◆ Exercise aim
Please reproduce the Death Cab for Cutie concert review in full, word for word.

◆ Selected extract
+++++

I went and saw Death Cab for Cutie this weekend in Chicago at the famed Metro. As I told people who I was going to see, many of them thought that it was going to be some crazy metal rock show or something because of the band’s name. Plus, nobody can ever seem to remember it. Over the weekend I heard people call them “Death to the Cabbies,” “Death for Cutie,” and finally “Death Cab for Smoochie.” No, this is not hyperbole.
Regardless of people’s abilities to remember the band’s name they put on a great show. They opened the show with the new album’s closing song, A Lack of Color. From there they traveled through a number of songs from “The Photo Album” while not ignoring earlier stuff from “We Have the Facts and We’re Voting Yes.” (And yes, that is actually the album title.)
We got to hear The Sound of Settling from the new one, Company Calls and Company Calls Epilogue, President of What?, Styrofoam Plates, We Laugh Indoors, and others before closing the set. In a review of the new album from a few weeks ago (CLICK HERE TO READ), I had said that Transatlanticism (the song) is the breaking point for the album. I was actually surprised it wasn’t at the end of the album. When Death Cab broke out Tiny Vessels after over an hour playing, I had the feeling that we were going to get Transatlanticism to close the set.

+++++

◆ Material provided
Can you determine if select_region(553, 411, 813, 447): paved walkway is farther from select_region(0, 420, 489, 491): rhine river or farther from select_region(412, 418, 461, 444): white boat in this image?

+++++

◆ Completed exercise
I went and saw Death Cab for Cutie this weekend in Chicago at the famed Metro. As I told people who I was going to see, many of them thought that it was going to be some crazy metal rock show or something because of the band’s name. Plus, nobody can ever seem to remember it. Over the weekend I heard people call them “Death to the Cabbies,” “Death for Cutie,” and finally “Death Cab for Smoochie.” No, this is not hyperbole.
Regardless of people’s abilities to remember the band’s name they put on a great show. They opened the show with the new album’s closing song, A Lack of Color. From there they traveled through a number of songs from “The Photo Album” while not ignoring earlier stuff from “We Have the Facts and We’re Voting Yes.” (And yes, that is actually the album title.)
We got to hear The Sound of Settling from the new one, Company Calls and Company Calls Epilogue, President of What?, Styrofoam Plates, We Laugh Indoors, and others before closing the set. In a review of the new album from a few weeks ago (CLICK HERE TO READ), I had said that Transatlanticism (the song) is the breaking point for the album. I was actually surprised it wasn’t at the end of the album. When Death Cab broke out Tiny Vessels after over an hour playing, I had the feeling that we were going to get Transatlanticism to close the set.